中国選手に「先に行け」と合図? 北京ハーフマラソンで八百長疑惑騒動

 先ごろ中国・北京で開催されたハーフマラソン大会で、中国人選手を優勝させるために他の選手が故意にスピードを落とすような場面がカメラに捉えられ、波紋を呼んでいる。大会の主催側はこの騒動について、調査中だと明らかにした。

【動画】八百長? 問題視されたゴール直前のシーン

 ニューズウィークなど外信によると、今月14日(現地時間)に北京で開催された北京ハーフマラソン大会で、2022杭州アジア大会(開催は23年)金メダリストの何傑選手が1時間3分44秒の記録で優勝した。

 このときの動画が中国のSNS(交流サイト)で広く拡散され、ネットユーザーらの批判が続いている。動画を見ると、前を走っていたケニアのロバート・ケターとウィリー・ムナンガット、エチオピアのデジェネ・ビキラの各選手はゴールラインの手前で何傑選手の方を振り返り、スピードを緩めているようだ。ゴールする前に、オレンジ色のウエアを着た何傑選手の横を走っていた選手は、他の2選手の方に手を伸ばして阻止するような仕草も見せた。

 その結果、何傑選手は先頭に立ち、1位でゴールした。並んでいたアフリカ選手3人は1秒遅れて2位タイとなった。

 これを見た中国のネットユーザーらは「何傑選手は優勝するために疾走したが、外国人選手たちは競争したいようには見えなかった」「八百長だと通報するには中央紀律委員会(中国共産党の最高査定機関)に行かなければならないのか?」などと指摘した。

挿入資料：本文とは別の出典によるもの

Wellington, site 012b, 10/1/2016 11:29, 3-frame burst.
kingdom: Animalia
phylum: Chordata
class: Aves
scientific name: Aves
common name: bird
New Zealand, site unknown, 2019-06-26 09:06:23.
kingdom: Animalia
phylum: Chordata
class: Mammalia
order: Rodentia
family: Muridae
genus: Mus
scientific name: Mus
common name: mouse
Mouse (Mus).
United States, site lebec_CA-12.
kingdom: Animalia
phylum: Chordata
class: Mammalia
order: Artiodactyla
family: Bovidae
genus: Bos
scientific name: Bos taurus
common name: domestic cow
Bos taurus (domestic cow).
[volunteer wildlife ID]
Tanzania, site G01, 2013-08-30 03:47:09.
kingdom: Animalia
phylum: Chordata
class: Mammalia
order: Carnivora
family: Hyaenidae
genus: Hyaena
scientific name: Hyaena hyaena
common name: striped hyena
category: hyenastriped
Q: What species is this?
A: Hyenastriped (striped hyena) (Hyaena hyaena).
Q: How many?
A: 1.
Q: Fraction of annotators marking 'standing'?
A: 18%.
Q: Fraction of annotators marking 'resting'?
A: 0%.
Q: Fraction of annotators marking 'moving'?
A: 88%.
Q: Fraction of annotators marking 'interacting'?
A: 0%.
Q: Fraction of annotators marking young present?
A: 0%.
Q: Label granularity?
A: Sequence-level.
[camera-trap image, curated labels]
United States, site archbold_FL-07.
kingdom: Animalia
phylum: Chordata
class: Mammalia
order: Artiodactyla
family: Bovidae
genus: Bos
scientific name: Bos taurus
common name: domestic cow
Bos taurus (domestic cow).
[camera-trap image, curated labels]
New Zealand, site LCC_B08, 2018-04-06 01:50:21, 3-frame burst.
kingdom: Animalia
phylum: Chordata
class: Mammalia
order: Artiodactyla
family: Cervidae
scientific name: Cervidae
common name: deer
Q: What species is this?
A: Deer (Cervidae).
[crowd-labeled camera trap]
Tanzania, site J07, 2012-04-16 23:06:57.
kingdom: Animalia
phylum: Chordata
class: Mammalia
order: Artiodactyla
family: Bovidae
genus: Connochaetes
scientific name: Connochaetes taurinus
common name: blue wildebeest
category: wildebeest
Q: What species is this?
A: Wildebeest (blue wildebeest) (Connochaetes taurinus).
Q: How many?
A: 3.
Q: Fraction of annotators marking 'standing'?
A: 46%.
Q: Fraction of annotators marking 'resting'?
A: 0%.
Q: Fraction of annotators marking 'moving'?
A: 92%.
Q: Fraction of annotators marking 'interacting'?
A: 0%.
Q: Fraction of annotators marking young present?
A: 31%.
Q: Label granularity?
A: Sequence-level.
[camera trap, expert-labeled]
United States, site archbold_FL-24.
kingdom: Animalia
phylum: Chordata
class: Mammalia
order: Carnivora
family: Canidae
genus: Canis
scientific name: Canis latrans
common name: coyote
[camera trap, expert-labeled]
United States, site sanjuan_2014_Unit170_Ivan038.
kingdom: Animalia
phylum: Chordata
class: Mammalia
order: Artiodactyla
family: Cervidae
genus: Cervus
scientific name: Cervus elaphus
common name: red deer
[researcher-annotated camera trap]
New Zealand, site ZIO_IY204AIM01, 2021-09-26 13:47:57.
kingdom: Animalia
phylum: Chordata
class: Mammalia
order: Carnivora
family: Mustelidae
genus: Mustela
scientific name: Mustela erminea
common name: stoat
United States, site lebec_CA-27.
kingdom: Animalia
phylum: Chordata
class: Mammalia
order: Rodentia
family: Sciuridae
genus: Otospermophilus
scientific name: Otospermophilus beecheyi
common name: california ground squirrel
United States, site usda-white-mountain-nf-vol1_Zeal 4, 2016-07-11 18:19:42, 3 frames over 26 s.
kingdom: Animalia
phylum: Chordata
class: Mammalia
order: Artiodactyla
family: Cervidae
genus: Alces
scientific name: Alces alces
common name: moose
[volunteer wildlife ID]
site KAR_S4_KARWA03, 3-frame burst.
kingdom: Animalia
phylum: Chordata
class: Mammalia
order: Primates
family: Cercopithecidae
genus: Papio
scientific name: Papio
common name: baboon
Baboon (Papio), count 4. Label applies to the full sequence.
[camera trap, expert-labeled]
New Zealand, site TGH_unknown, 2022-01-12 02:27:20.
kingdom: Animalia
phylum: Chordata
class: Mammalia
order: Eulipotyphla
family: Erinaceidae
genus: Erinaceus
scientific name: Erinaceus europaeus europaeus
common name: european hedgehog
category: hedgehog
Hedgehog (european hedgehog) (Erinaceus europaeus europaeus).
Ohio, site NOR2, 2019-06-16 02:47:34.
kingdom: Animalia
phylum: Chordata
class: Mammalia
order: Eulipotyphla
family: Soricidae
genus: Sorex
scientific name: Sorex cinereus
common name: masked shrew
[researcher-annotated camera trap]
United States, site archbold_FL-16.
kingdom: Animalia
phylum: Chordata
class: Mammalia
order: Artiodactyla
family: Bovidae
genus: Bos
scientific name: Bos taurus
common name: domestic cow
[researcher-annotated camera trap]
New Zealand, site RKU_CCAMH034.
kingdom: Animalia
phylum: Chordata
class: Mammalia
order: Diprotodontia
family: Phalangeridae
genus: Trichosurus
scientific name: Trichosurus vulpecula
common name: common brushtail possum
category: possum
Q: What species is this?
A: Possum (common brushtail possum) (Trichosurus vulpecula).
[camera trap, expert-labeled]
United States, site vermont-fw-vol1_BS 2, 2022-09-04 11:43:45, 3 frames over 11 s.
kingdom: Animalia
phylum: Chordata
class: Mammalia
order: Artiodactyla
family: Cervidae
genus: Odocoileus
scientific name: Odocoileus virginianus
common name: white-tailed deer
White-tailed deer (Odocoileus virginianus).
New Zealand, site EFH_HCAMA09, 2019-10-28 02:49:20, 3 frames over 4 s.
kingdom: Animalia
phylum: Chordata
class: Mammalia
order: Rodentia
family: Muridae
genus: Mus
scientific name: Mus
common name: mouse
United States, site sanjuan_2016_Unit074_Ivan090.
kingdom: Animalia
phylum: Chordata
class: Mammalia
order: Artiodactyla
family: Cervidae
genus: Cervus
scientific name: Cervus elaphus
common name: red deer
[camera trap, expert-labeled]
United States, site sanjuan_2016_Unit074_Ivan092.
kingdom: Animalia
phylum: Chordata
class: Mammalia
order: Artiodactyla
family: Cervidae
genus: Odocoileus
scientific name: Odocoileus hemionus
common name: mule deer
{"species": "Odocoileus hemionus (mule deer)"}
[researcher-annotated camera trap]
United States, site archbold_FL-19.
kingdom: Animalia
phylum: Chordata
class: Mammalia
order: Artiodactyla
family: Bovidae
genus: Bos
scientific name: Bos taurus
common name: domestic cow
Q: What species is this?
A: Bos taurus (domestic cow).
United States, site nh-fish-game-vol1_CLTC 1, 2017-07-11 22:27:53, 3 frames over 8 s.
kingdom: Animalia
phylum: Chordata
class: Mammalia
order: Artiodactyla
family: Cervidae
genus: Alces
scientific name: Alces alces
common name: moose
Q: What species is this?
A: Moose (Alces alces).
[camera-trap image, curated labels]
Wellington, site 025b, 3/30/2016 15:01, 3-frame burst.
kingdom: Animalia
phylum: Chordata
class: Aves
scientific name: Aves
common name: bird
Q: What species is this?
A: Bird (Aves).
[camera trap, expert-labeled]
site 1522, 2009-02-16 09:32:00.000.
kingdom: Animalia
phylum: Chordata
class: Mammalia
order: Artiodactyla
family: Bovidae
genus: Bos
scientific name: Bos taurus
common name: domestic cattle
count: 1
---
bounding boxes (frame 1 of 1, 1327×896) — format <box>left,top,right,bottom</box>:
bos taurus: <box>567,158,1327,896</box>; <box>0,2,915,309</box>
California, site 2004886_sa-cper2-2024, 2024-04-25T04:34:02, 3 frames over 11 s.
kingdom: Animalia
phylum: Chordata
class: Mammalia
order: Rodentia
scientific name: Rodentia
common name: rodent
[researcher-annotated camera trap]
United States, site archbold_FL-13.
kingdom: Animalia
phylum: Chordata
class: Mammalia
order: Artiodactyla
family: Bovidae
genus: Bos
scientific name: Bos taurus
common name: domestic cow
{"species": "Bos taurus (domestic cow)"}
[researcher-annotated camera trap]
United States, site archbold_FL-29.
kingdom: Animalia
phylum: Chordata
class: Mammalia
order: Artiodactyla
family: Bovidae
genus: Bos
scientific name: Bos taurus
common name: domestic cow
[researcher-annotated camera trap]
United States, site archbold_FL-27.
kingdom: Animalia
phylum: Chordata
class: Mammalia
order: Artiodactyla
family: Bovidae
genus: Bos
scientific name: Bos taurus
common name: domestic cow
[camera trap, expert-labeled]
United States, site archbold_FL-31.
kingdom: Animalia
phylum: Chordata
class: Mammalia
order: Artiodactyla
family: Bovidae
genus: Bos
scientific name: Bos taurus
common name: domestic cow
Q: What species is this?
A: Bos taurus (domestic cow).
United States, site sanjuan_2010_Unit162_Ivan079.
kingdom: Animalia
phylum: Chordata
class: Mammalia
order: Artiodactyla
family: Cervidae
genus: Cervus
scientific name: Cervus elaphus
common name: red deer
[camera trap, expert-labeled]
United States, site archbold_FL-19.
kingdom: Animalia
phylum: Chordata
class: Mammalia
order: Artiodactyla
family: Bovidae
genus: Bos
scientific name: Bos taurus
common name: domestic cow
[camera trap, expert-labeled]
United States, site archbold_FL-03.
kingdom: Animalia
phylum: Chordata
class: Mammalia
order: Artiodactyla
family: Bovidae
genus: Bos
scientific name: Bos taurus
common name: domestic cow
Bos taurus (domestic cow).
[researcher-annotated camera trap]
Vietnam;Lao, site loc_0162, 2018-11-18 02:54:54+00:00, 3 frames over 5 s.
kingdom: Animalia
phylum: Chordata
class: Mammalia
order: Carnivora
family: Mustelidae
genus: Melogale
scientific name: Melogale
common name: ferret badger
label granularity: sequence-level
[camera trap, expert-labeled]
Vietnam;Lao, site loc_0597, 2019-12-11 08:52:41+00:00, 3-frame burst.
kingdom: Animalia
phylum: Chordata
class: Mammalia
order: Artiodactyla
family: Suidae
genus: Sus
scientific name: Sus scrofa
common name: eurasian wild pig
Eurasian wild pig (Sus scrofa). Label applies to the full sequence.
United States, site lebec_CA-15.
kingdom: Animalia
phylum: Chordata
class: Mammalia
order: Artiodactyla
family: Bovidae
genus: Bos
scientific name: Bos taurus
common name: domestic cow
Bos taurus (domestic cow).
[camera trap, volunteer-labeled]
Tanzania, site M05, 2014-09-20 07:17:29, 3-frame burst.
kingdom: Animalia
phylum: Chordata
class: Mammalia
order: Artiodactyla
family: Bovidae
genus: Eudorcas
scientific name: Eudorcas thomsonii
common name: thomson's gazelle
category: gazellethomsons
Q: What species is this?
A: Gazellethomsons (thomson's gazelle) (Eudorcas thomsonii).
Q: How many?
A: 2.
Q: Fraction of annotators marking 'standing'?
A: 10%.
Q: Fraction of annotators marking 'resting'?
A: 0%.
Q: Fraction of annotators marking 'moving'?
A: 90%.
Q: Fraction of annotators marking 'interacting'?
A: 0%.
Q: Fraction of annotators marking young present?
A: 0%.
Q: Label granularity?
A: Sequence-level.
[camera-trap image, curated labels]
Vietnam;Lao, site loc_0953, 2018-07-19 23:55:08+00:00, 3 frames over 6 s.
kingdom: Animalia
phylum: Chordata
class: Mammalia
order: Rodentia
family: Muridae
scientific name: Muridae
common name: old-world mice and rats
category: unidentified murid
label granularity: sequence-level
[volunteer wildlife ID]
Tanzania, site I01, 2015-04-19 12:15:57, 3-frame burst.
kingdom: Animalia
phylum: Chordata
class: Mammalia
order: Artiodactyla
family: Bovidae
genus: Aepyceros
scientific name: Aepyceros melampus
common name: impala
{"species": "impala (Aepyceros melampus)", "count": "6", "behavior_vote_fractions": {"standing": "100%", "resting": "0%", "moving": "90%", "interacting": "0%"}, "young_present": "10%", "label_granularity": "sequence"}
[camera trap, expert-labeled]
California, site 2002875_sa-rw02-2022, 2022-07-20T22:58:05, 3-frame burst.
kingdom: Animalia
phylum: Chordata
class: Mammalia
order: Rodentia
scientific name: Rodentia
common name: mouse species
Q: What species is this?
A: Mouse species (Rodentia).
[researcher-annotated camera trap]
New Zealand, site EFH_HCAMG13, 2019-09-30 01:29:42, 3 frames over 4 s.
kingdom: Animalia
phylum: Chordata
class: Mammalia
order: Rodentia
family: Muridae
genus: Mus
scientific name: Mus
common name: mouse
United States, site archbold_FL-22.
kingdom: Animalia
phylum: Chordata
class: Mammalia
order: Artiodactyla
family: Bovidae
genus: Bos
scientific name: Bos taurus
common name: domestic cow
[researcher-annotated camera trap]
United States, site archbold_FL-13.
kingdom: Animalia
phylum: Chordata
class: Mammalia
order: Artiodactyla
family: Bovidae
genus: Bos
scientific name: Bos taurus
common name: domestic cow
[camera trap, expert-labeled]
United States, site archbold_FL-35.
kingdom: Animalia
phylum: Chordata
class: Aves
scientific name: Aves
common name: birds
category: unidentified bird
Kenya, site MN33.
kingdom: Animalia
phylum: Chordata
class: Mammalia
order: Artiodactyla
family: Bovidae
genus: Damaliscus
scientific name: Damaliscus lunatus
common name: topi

 中国共産党系紙「環球時報」の元編集長で、政府寄りのコメンテーターの胡錫進氏も微博(ウェイボー、中国版X)で「人々が、スポーツマン精神に反しているのではないかと疑問を投げかけている」として「今回の件の波紋は既に、ハーフマラソンということを超えて拡散された」と指摘した。

 ムナンガット選手は、香港紙サウス・チャイナ・モーニング・ポスト(SCMP)に対し「友人なので、何傑を優勝させた」と話した。その上で「そうしろと指示されたわけではなく、金銭的補償もなかった」と説明した。

 波紋が拡大すると、大会を主催した北京市体育局は、真相調査を進めていると明らかにした。その上で「結果が出たら公表する」とした。

 世界陸上連盟は、BBCに送付した答弁書で「我々は週末の北京ハーフマラソンの後にインターネットに流布された動画について認識している」とした上で「現在、当局で調査が進行中だと聞いている」と述べた。さらに「世界陸上連盟はスポーツの統合を最優先の価値と考えている。現在、調査が進行中であるため公式的に言及することはできない」との立場を明らかにした。

 なお、今夏のパリ五輪出場を狙う何傑選手は、先月中国の無錫で行われたフルマラソンで2時間6分57秒の中国国内記録を打ち立てた。何傑選手がハーフマラソンに出場したのは今回が初めてだという。